Rappelons-nous aussi que cet angle si discutable dessert d’autant plus le terrorisme, tourné au ridicule. L’embrigadement et la confusion des convictions sont justement sous l’un des spotlights les plus dangereux pour la crédibilité puisque ces concepts sont ouvertement moqués. Chris Morris a eu la bonne idée de garder une constance inaliénable tout au long du film : il ne bouge pas d’un iota sa prise de position, des plus surprenantes, en abordant le sujet à coups d’humour.

Si on osait, puisqu’ils sont Britanniques et qu’ils sont drôles, on pourrait presque les qualifier ces acteurs de Monty Python modernes, mais ce serait avoir la main lourde de stéréotypes. Mais vu que ça ne me dérange pas de tomber dans les stéréotypes, je l’écris : ce sont les Monty Python modernes. Même auto-dérision, même humour cinglant, la succession de scènes faisaient réellement penser à un véritable spectacle où s’enchaîneraient les sketches bidonnants. Le parallèle avec ce groupe d’humoristes est trop tentant : les Monty Python adorait toucher aux sujets « interdits », comme avec la quête du Saint Graal (Sacrée Graal !) et la vie de Jésus (The Life of Brian) pour moquer la dévotion sans compréhension, et faire accepter l’idée que tout peut prêter à rire.

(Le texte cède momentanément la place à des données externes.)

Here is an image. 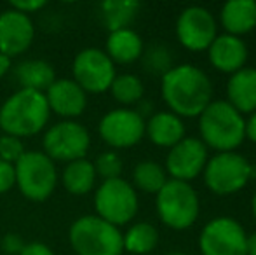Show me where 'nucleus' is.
Masks as SVG:
<instances>
[{
    "label": "nucleus",
    "mask_w": 256,
    "mask_h": 255,
    "mask_svg": "<svg viewBox=\"0 0 256 255\" xmlns=\"http://www.w3.org/2000/svg\"><path fill=\"white\" fill-rule=\"evenodd\" d=\"M70 245L77 255H122V232L98 215H84L72 224Z\"/></svg>",
    "instance_id": "5"
},
{
    "label": "nucleus",
    "mask_w": 256,
    "mask_h": 255,
    "mask_svg": "<svg viewBox=\"0 0 256 255\" xmlns=\"http://www.w3.org/2000/svg\"><path fill=\"white\" fill-rule=\"evenodd\" d=\"M226 102L244 116L256 112V68L244 67L226 82Z\"/></svg>",
    "instance_id": "18"
},
{
    "label": "nucleus",
    "mask_w": 256,
    "mask_h": 255,
    "mask_svg": "<svg viewBox=\"0 0 256 255\" xmlns=\"http://www.w3.org/2000/svg\"><path fill=\"white\" fill-rule=\"evenodd\" d=\"M145 135L154 145L171 149L185 138V124L172 112H155L146 121Z\"/></svg>",
    "instance_id": "19"
},
{
    "label": "nucleus",
    "mask_w": 256,
    "mask_h": 255,
    "mask_svg": "<svg viewBox=\"0 0 256 255\" xmlns=\"http://www.w3.org/2000/svg\"><path fill=\"white\" fill-rule=\"evenodd\" d=\"M145 117L134 109H115L100 121V135L114 149H129L138 145L145 136Z\"/></svg>",
    "instance_id": "13"
},
{
    "label": "nucleus",
    "mask_w": 256,
    "mask_h": 255,
    "mask_svg": "<svg viewBox=\"0 0 256 255\" xmlns=\"http://www.w3.org/2000/svg\"><path fill=\"white\" fill-rule=\"evenodd\" d=\"M220 23L225 34L240 37L256 28V2L254 0H230L223 4Z\"/></svg>",
    "instance_id": "20"
},
{
    "label": "nucleus",
    "mask_w": 256,
    "mask_h": 255,
    "mask_svg": "<svg viewBox=\"0 0 256 255\" xmlns=\"http://www.w3.org/2000/svg\"><path fill=\"white\" fill-rule=\"evenodd\" d=\"M138 194L124 178L103 180L94 194L96 215L115 227L129 224L138 213Z\"/></svg>",
    "instance_id": "8"
},
{
    "label": "nucleus",
    "mask_w": 256,
    "mask_h": 255,
    "mask_svg": "<svg viewBox=\"0 0 256 255\" xmlns=\"http://www.w3.org/2000/svg\"><path fill=\"white\" fill-rule=\"evenodd\" d=\"M124 250L134 255H146L154 252L158 243V231L148 222H138L131 225L126 234H122Z\"/></svg>",
    "instance_id": "25"
},
{
    "label": "nucleus",
    "mask_w": 256,
    "mask_h": 255,
    "mask_svg": "<svg viewBox=\"0 0 256 255\" xmlns=\"http://www.w3.org/2000/svg\"><path fill=\"white\" fill-rule=\"evenodd\" d=\"M166 255H186V253H183V252H171V253H166Z\"/></svg>",
    "instance_id": "39"
},
{
    "label": "nucleus",
    "mask_w": 256,
    "mask_h": 255,
    "mask_svg": "<svg viewBox=\"0 0 256 255\" xmlns=\"http://www.w3.org/2000/svg\"><path fill=\"white\" fill-rule=\"evenodd\" d=\"M44 95L49 110L66 117V121L78 117L88 105V95L74 79H56Z\"/></svg>",
    "instance_id": "16"
},
{
    "label": "nucleus",
    "mask_w": 256,
    "mask_h": 255,
    "mask_svg": "<svg viewBox=\"0 0 256 255\" xmlns=\"http://www.w3.org/2000/svg\"><path fill=\"white\" fill-rule=\"evenodd\" d=\"M251 211H253L254 218H256V191L253 194V197H251Z\"/></svg>",
    "instance_id": "38"
},
{
    "label": "nucleus",
    "mask_w": 256,
    "mask_h": 255,
    "mask_svg": "<svg viewBox=\"0 0 256 255\" xmlns=\"http://www.w3.org/2000/svg\"><path fill=\"white\" fill-rule=\"evenodd\" d=\"M35 37L34 21L16 9H6L0 14V53L9 58L23 55Z\"/></svg>",
    "instance_id": "15"
},
{
    "label": "nucleus",
    "mask_w": 256,
    "mask_h": 255,
    "mask_svg": "<svg viewBox=\"0 0 256 255\" xmlns=\"http://www.w3.org/2000/svg\"><path fill=\"white\" fill-rule=\"evenodd\" d=\"M200 142L216 152H236L246 138V119L226 100H212L199 116Z\"/></svg>",
    "instance_id": "3"
},
{
    "label": "nucleus",
    "mask_w": 256,
    "mask_h": 255,
    "mask_svg": "<svg viewBox=\"0 0 256 255\" xmlns=\"http://www.w3.org/2000/svg\"><path fill=\"white\" fill-rule=\"evenodd\" d=\"M246 229L232 217H216L202 227L199 248L202 255H246Z\"/></svg>",
    "instance_id": "10"
},
{
    "label": "nucleus",
    "mask_w": 256,
    "mask_h": 255,
    "mask_svg": "<svg viewBox=\"0 0 256 255\" xmlns=\"http://www.w3.org/2000/svg\"><path fill=\"white\" fill-rule=\"evenodd\" d=\"M96 177L98 175H96L94 164L84 157V159L66 163L63 170V185L74 196H84L94 187Z\"/></svg>",
    "instance_id": "23"
},
{
    "label": "nucleus",
    "mask_w": 256,
    "mask_h": 255,
    "mask_svg": "<svg viewBox=\"0 0 256 255\" xmlns=\"http://www.w3.org/2000/svg\"><path fill=\"white\" fill-rule=\"evenodd\" d=\"M42 7H46V0H14V2H10V9L20 11L26 16L37 13Z\"/></svg>",
    "instance_id": "33"
},
{
    "label": "nucleus",
    "mask_w": 256,
    "mask_h": 255,
    "mask_svg": "<svg viewBox=\"0 0 256 255\" xmlns=\"http://www.w3.org/2000/svg\"><path fill=\"white\" fill-rule=\"evenodd\" d=\"M208 55L209 62L216 70L232 75L246 67L248 46L240 37L222 34L208 48Z\"/></svg>",
    "instance_id": "17"
},
{
    "label": "nucleus",
    "mask_w": 256,
    "mask_h": 255,
    "mask_svg": "<svg viewBox=\"0 0 256 255\" xmlns=\"http://www.w3.org/2000/svg\"><path fill=\"white\" fill-rule=\"evenodd\" d=\"M16 185L30 201H46L58 184V171L54 161L40 150H26L14 164Z\"/></svg>",
    "instance_id": "6"
},
{
    "label": "nucleus",
    "mask_w": 256,
    "mask_h": 255,
    "mask_svg": "<svg viewBox=\"0 0 256 255\" xmlns=\"http://www.w3.org/2000/svg\"><path fill=\"white\" fill-rule=\"evenodd\" d=\"M132 182L143 192L157 194L168 182L166 170L155 161H142L132 170Z\"/></svg>",
    "instance_id": "26"
},
{
    "label": "nucleus",
    "mask_w": 256,
    "mask_h": 255,
    "mask_svg": "<svg viewBox=\"0 0 256 255\" xmlns=\"http://www.w3.org/2000/svg\"><path fill=\"white\" fill-rule=\"evenodd\" d=\"M246 138L250 142L256 143V112L250 114V117L246 121Z\"/></svg>",
    "instance_id": "35"
},
{
    "label": "nucleus",
    "mask_w": 256,
    "mask_h": 255,
    "mask_svg": "<svg viewBox=\"0 0 256 255\" xmlns=\"http://www.w3.org/2000/svg\"><path fill=\"white\" fill-rule=\"evenodd\" d=\"M0 246H2V250L7 255H20L21 250H23V246H24V243H23V239H21L20 234L7 232V234L2 238V241H0Z\"/></svg>",
    "instance_id": "32"
},
{
    "label": "nucleus",
    "mask_w": 256,
    "mask_h": 255,
    "mask_svg": "<svg viewBox=\"0 0 256 255\" xmlns=\"http://www.w3.org/2000/svg\"><path fill=\"white\" fill-rule=\"evenodd\" d=\"M14 77L21 89L46 93L56 81V72L52 65L44 60H24L14 67Z\"/></svg>",
    "instance_id": "22"
},
{
    "label": "nucleus",
    "mask_w": 256,
    "mask_h": 255,
    "mask_svg": "<svg viewBox=\"0 0 256 255\" xmlns=\"http://www.w3.org/2000/svg\"><path fill=\"white\" fill-rule=\"evenodd\" d=\"M110 93L118 103L122 105H134L145 95V86L142 79L134 74L115 75L114 82L110 86Z\"/></svg>",
    "instance_id": "27"
},
{
    "label": "nucleus",
    "mask_w": 256,
    "mask_h": 255,
    "mask_svg": "<svg viewBox=\"0 0 256 255\" xmlns=\"http://www.w3.org/2000/svg\"><path fill=\"white\" fill-rule=\"evenodd\" d=\"M42 143H44V154L52 161L72 163L86 157L91 147V136L80 123L61 121L46 131Z\"/></svg>",
    "instance_id": "9"
},
{
    "label": "nucleus",
    "mask_w": 256,
    "mask_h": 255,
    "mask_svg": "<svg viewBox=\"0 0 256 255\" xmlns=\"http://www.w3.org/2000/svg\"><path fill=\"white\" fill-rule=\"evenodd\" d=\"M96 175L103 178V180H114V178H120L122 173V159L118 157L117 152L108 150L96 157L94 163Z\"/></svg>",
    "instance_id": "28"
},
{
    "label": "nucleus",
    "mask_w": 256,
    "mask_h": 255,
    "mask_svg": "<svg viewBox=\"0 0 256 255\" xmlns=\"http://www.w3.org/2000/svg\"><path fill=\"white\" fill-rule=\"evenodd\" d=\"M155 208L160 222L169 229L185 231L199 218V194L188 182L168 180L155 194Z\"/></svg>",
    "instance_id": "4"
},
{
    "label": "nucleus",
    "mask_w": 256,
    "mask_h": 255,
    "mask_svg": "<svg viewBox=\"0 0 256 255\" xmlns=\"http://www.w3.org/2000/svg\"><path fill=\"white\" fill-rule=\"evenodd\" d=\"M140 11L136 0H106L102 4L103 21L110 32L129 28Z\"/></svg>",
    "instance_id": "24"
},
{
    "label": "nucleus",
    "mask_w": 256,
    "mask_h": 255,
    "mask_svg": "<svg viewBox=\"0 0 256 255\" xmlns=\"http://www.w3.org/2000/svg\"><path fill=\"white\" fill-rule=\"evenodd\" d=\"M24 152L26 150H24L21 138H16L12 135H6V133L0 136V159L2 161H6L9 164H16Z\"/></svg>",
    "instance_id": "30"
},
{
    "label": "nucleus",
    "mask_w": 256,
    "mask_h": 255,
    "mask_svg": "<svg viewBox=\"0 0 256 255\" xmlns=\"http://www.w3.org/2000/svg\"><path fill=\"white\" fill-rule=\"evenodd\" d=\"M16 185V171L14 164H9L0 159V194L7 192Z\"/></svg>",
    "instance_id": "31"
},
{
    "label": "nucleus",
    "mask_w": 256,
    "mask_h": 255,
    "mask_svg": "<svg viewBox=\"0 0 256 255\" xmlns=\"http://www.w3.org/2000/svg\"><path fill=\"white\" fill-rule=\"evenodd\" d=\"M143 63L152 74L164 75L168 70H171V53L164 48V46H152L143 56Z\"/></svg>",
    "instance_id": "29"
},
{
    "label": "nucleus",
    "mask_w": 256,
    "mask_h": 255,
    "mask_svg": "<svg viewBox=\"0 0 256 255\" xmlns=\"http://www.w3.org/2000/svg\"><path fill=\"white\" fill-rule=\"evenodd\" d=\"M206 187L218 196L242 191L251 180V163L237 152H218L204 168Z\"/></svg>",
    "instance_id": "7"
},
{
    "label": "nucleus",
    "mask_w": 256,
    "mask_h": 255,
    "mask_svg": "<svg viewBox=\"0 0 256 255\" xmlns=\"http://www.w3.org/2000/svg\"><path fill=\"white\" fill-rule=\"evenodd\" d=\"M106 55L114 63L128 65L143 56V41L132 28L110 32L106 39Z\"/></svg>",
    "instance_id": "21"
},
{
    "label": "nucleus",
    "mask_w": 256,
    "mask_h": 255,
    "mask_svg": "<svg viewBox=\"0 0 256 255\" xmlns=\"http://www.w3.org/2000/svg\"><path fill=\"white\" fill-rule=\"evenodd\" d=\"M74 81L86 93H104L115 79V63L102 49H82L74 60Z\"/></svg>",
    "instance_id": "11"
},
{
    "label": "nucleus",
    "mask_w": 256,
    "mask_h": 255,
    "mask_svg": "<svg viewBox=\"0 0 256 255\" xmlns=\"http://www.w3.org/2000/svg\"><path fill=\"white\" fill-rule=\"evenodd\" d=\"M51 110L44 93L18 89L0 107V129L16 138L34 136L48 124Z\"/></svg>",
    "instance_id": "2"
},
{
    "label": "nucleus",
    "mask_w": 256,
    "mask_h": 255,
    "mask_svg": "<svg viewBox=\"0 0 256 255\" xmlns=\"http://www.w3.org/2000/svg\"><path fill=\"white\" fill-rule=\"evenodd\" d=\"M246 255H256V232L248 234L246 239Z\"/></svg>",
    "instance_id": "37"
},
{
    "label": "nucleus",
    "mask_w": 256,
    "mask_h": 255,
    "mask_svg": "<svg viewBox=\"0 0 256 255\" xmlns=\"http://www.w3.org/2000/svg\"><path fill=\"white\" fill-rule=\"evenodd\" d=\"M20 255H54V252L48 245H44V243L34 241V243L24 245Z\"/></svg>",
    "instance_id": "34"
},
{
    "label": "nucleus",
    "mask_w": 256,
    "mask_h": 255,
    "mask_svg": "<svg viewBox=\"0 0 256 255\" xmlns=\"http://www.w3.org/2000/svg\"><path fill=\"white\" fill-rule=\"evenodd\" d=\"M208 147L200 138L185 136L180 143L169 149L166 157V170L172 180L188 182L197 178L204 171L208 163Z\"/></svg>",
    "instance_id": "14"
},
{
    "label": "nucleus",
    "mask_w": 256,
    "mask_h": 255,
    "mask_svg": "<svg viewBox=\"0 0 256 255\" xmlns=\"http://www.w3.org/2000/svg\"><path fill=\"white\" fill-rule=\"evenodd\" d=\"M176 37L188 51L199 53L208 49L218 37V27L211 11L200 6L185 7L176 20Z\"/></svg>",
    "instance_id": "12"
},
{
    "label": "nucleus",
    "mask_w": 256,
    "mask_h": 255,
    "mask_svg": "<svg viewBox=\"0 0 256 255\" xmlns=\"http://www.w3.org/2000/svg\"><path fill=\"white\" fill-rule=\"evenodd\" d=\"M10 67H12V62H10V58L0 53V79H2L4 75H6L7 72L10 70Z\"/></svg>",
    "instance_id": "36"
},
{
    "label": "nucleus",
    "mask_w": 256,
    "mask_h": 255,
    "mask_svg": "<svg viewBox=\"0 0 256 255\" xmlns=\"http://www.w3.org/2000/svg\"><path fill=\"white\" fill-rule=\"evenodd\" d=\"M162 98L178 117H199L212 102V84L199 67L176 65L162 75Z\"/></svg>",
    "instance_id": "1"
}]
</instances>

Cerise sur le gâteau, en sortant j’ai prononcé LA phrase que je ne laisse entendre qu’avec parcimonie : « Je pense que j’achèterai le DVD« .

Profitons-en, on ne devrait pas être en mesure de rire autant sur un sujet pareil dans les années futures, compte tenu du climat politique de plus en plus tendu. Au final, celui qui se marrerait peut-être le moins à voir ce film, ce serait sans nul doute Ben Laden. Pas sûr que l’on prévoit des sorties ciné dans les camps d’entraînement d’Al-Qaida de sitôt.